**Exercise objective:** Count the lines in the listing below that contain the word "window", and reply with only the number.

**Recorded information:**
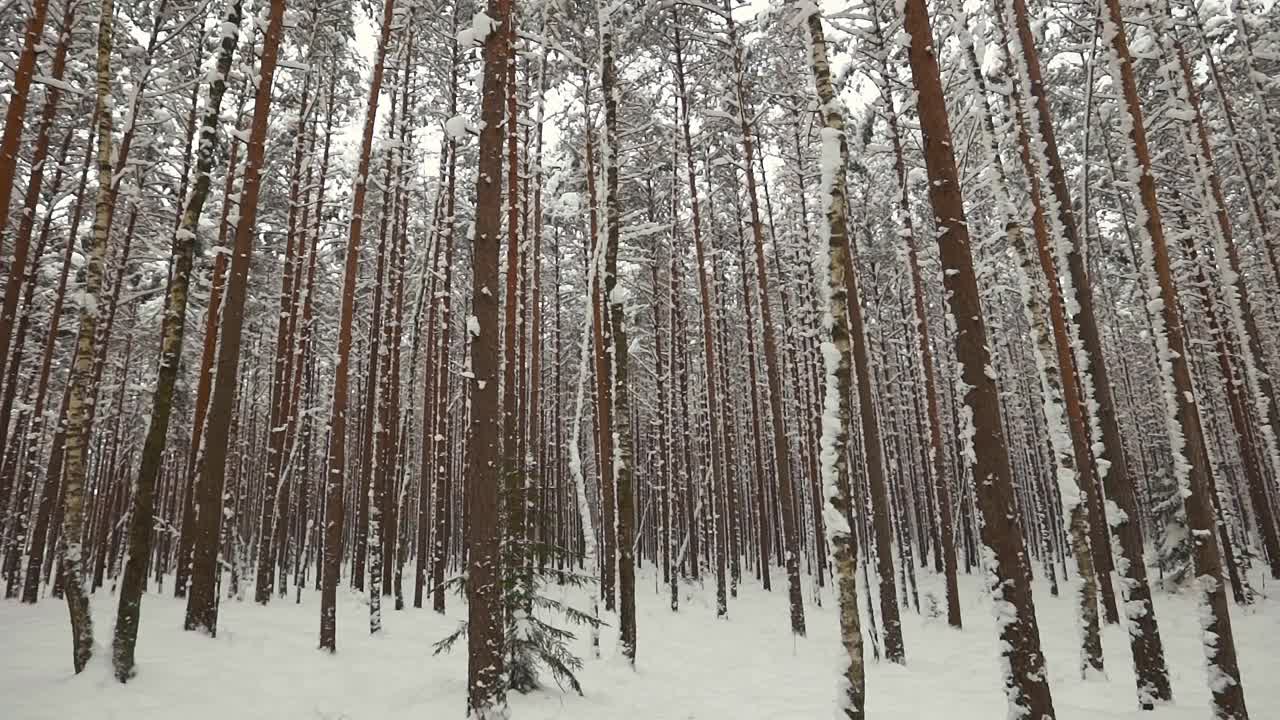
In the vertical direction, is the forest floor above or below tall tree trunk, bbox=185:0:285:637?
==
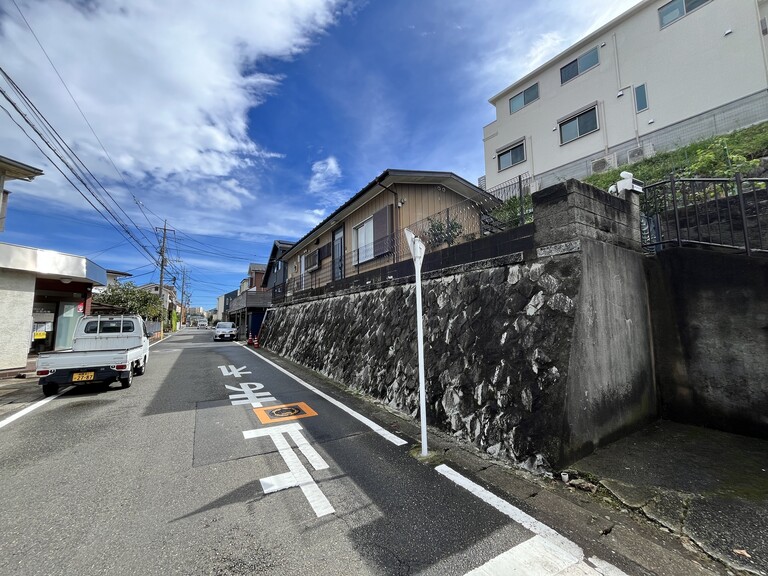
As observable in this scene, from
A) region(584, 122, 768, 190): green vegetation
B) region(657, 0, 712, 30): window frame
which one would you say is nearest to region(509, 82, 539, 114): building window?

**Exercise solution:** 2